→ Task to complete
Transcribe all of the records below line for line, keeping every word and mark as it appears. Leave the pictures out of your answer.

→ Given information
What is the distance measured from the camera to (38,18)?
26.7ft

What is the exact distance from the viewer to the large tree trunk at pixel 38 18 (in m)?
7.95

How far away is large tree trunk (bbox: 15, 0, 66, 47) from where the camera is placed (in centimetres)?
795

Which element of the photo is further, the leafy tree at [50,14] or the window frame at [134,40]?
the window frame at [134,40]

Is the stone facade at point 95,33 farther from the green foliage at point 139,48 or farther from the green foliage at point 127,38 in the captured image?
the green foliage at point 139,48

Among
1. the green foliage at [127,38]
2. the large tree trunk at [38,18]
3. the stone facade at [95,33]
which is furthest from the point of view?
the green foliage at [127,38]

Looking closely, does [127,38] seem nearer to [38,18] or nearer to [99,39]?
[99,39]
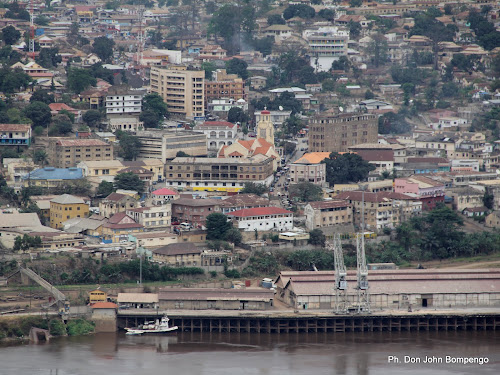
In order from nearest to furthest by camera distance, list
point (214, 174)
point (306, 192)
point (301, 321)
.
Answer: point (301, 321), point (306, 192), point (214, 174)

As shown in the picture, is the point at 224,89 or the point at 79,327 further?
the point at 224,89

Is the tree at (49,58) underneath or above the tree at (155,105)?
above

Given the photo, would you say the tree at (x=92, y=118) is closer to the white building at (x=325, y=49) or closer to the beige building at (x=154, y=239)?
the beige building at (x=154, y=239)

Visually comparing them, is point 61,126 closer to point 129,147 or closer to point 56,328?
point 129,147

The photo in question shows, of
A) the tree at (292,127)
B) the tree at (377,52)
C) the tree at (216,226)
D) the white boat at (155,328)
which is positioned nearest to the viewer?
the white boat at (155,328)

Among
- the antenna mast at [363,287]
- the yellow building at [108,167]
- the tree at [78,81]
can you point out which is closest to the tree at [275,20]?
the tree at [78,81]

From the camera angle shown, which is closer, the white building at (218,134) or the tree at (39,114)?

→ Solution to the exercise
What is the distance measured from the camera to (38,18)?
26.7ft

What is the exact distance from the viewer to the large tree trunk at pixel 38 18 (in m)?
7.95

How far away is large tree trunk (bbox: 15, 0, 66, 47) from where the camera is placed (in centimetres)?
795

Which element of the photo is further, the leafy tree at [50,14] or the window frame at [134,40]?
the window frame at [134,40]

Is the stone facade at point 95,33 farther from the green foliage at point 139,48 or farther from the green foliage at point 127,38 in the captured image?
the green foliage at point 139,48

Among
1. the green foliage at [127,38]
2. the large tree trunk at [38,18]
3. the stone facade at [95,33]
which is furthest from the point of view?
the green foliage at [127,38]

Looking closely, does [127,38] seem nearer to [38,18] or nearer to [99,39]?
[99,39]
In order from nearest to furthest by camera distance, list
point (214, 174)
point (306, 192)
point (301, 321)
.
Answer: point (301, 321), point (306, 192), point (214, 174)

As shown in the picture, is the point at 224,89 or the point at 79,327 further?
the point at 224,89

Is the tree at (49,58) underneath or above the tree at (155,105)?
above

Given the photo, would you say the tree at (x=92, y=118) is closer to the white building at (x=325, y=49) or closer to the beige building at (x=154, y=239)?
the beige building at (x=154, y=239)

Visually comparing them, is point 61,126 closer to point 129,147 or closer to point 56,328?
point 129,147

The photo in question shows, of
A) the tree at (292,127)
B) the tree at (377,52)
C) the tree at (216,226)
D) the white boat at (155,328)
which is positioned nearest to the viewer?
the white boat at (155,328)

Among
- the antenna mast at [363,287]
- the yellow building at [108,167]
- the tree at [78,81]
can you point out which is closest to the tree at [275,20]?
the tree at [78,81]

From the camera angle shown, which is closer, the white building at (218,134) or the tree at (39,114)?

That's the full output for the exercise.